Exercise:
Reproduce, word for word, the items from the line containing "What is the linear" through the last line of the items, both ends included.

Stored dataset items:
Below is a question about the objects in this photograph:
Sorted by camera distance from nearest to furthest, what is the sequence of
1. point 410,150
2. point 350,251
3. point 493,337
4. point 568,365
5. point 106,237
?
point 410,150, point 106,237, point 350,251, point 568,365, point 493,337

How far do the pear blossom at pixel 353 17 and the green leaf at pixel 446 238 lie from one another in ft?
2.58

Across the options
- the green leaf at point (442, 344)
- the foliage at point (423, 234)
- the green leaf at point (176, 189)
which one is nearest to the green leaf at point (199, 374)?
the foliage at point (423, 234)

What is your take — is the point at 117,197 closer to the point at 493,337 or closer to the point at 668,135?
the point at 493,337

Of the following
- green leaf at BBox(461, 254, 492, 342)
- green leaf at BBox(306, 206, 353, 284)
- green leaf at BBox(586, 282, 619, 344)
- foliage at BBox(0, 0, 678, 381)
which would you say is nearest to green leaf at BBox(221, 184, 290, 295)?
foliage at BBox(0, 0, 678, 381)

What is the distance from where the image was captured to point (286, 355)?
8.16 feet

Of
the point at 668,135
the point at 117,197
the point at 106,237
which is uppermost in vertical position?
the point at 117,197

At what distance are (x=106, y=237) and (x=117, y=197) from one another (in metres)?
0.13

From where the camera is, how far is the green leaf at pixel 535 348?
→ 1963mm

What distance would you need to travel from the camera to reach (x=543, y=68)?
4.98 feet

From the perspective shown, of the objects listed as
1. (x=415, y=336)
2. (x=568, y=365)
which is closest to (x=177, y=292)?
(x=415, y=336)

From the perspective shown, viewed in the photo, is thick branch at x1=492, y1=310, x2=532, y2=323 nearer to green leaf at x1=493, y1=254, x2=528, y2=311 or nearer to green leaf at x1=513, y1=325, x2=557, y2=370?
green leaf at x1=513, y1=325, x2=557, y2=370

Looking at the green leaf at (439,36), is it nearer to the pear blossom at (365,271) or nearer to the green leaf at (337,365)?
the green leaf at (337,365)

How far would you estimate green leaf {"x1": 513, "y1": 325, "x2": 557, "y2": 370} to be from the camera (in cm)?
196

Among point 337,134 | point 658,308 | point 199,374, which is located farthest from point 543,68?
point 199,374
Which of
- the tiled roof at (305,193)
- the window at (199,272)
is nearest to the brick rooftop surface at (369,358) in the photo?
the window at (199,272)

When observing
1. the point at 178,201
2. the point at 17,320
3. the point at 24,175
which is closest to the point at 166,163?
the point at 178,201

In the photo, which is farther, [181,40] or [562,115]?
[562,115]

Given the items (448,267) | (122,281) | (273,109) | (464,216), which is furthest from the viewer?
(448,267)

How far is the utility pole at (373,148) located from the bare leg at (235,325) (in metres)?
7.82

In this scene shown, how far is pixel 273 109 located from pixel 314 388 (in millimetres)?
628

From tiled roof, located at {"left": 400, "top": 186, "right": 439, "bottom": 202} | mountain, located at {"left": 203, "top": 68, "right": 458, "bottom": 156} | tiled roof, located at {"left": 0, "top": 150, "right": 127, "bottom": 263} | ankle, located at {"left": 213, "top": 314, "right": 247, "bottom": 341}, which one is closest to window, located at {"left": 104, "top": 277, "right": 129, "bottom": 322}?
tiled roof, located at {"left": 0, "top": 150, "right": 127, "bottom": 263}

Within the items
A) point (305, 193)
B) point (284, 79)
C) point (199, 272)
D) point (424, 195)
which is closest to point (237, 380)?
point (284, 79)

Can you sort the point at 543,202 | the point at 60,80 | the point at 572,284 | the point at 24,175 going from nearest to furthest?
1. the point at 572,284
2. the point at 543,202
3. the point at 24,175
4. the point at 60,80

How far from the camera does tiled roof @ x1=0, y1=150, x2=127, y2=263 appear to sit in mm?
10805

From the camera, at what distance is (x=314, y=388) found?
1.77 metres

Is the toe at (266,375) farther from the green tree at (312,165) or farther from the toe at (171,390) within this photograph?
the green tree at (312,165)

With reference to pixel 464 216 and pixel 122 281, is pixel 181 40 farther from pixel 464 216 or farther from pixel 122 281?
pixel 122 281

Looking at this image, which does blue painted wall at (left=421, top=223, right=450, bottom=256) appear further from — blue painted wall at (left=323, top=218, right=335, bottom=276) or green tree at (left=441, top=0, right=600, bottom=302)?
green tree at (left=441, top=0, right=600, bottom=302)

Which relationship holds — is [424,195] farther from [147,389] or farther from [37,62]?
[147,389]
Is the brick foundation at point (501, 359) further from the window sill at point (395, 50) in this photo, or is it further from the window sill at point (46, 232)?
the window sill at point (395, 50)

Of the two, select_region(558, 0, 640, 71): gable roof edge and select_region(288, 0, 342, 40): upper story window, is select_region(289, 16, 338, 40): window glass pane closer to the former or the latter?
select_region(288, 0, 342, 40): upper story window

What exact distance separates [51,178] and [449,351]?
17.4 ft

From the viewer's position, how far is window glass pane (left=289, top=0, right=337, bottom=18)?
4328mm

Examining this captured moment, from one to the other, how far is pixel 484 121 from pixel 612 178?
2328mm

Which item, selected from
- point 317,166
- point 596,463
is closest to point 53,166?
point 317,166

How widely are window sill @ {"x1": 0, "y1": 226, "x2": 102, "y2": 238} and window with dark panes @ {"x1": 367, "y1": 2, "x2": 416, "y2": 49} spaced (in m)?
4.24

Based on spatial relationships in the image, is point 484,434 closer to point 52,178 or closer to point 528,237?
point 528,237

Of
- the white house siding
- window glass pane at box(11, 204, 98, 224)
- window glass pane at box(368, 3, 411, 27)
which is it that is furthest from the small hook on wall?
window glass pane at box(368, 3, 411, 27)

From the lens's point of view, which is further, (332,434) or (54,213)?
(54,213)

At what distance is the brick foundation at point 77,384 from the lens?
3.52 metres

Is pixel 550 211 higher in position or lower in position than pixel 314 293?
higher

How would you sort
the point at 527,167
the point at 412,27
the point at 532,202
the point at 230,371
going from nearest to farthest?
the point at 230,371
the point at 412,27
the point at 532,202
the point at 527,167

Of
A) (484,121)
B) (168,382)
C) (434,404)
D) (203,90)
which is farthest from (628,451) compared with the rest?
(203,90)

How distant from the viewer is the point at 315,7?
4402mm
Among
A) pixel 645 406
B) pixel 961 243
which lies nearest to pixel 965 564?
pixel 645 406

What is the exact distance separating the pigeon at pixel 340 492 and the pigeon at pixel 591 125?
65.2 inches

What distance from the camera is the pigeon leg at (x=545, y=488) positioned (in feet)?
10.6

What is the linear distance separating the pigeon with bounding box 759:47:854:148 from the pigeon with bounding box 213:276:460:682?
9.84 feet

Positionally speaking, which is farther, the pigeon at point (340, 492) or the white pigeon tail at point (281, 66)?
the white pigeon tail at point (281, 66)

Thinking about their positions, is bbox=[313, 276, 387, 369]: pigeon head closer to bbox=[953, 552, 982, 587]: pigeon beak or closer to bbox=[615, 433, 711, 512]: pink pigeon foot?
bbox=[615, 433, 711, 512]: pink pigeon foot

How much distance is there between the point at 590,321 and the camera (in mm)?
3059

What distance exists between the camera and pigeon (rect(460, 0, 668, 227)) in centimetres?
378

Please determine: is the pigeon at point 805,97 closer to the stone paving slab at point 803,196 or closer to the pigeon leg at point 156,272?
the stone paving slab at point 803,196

Reply:
What is the linear distance separating the pigeon with bounding box 759:47:854:148 from the pigeon with bounding box 213:276:460:682?
9.84 feet

Positionally speaking, which is farther, the pigeon at point (340, 492) or the white pigeon tail at point (281, 66)?
the white pigeon tail at point (281, 66)

Thinking about their positions, is bbox=[313, 276, 387, 369]: pigeon head closer to bbox=[953, 552, 982, 587]: pigeon beak or closer to bbox=[615, 433, 711, 512]: pink pigeon foot?
bbox=[615, 433, 711, 512]: pink pigeon foot

How much distance is there between the point at 590,321 and the camera (in mm)?
3059

What distance exists between the camera and pigeon (rect(460, 0, 668, 227)) in centimetres?
378

Please determine: is the pigeon at point 805,97 closer to the stone paving slab at point 803,196 or closer to the pigeon leg at point 156,272?
the stone paving slab at point 803,196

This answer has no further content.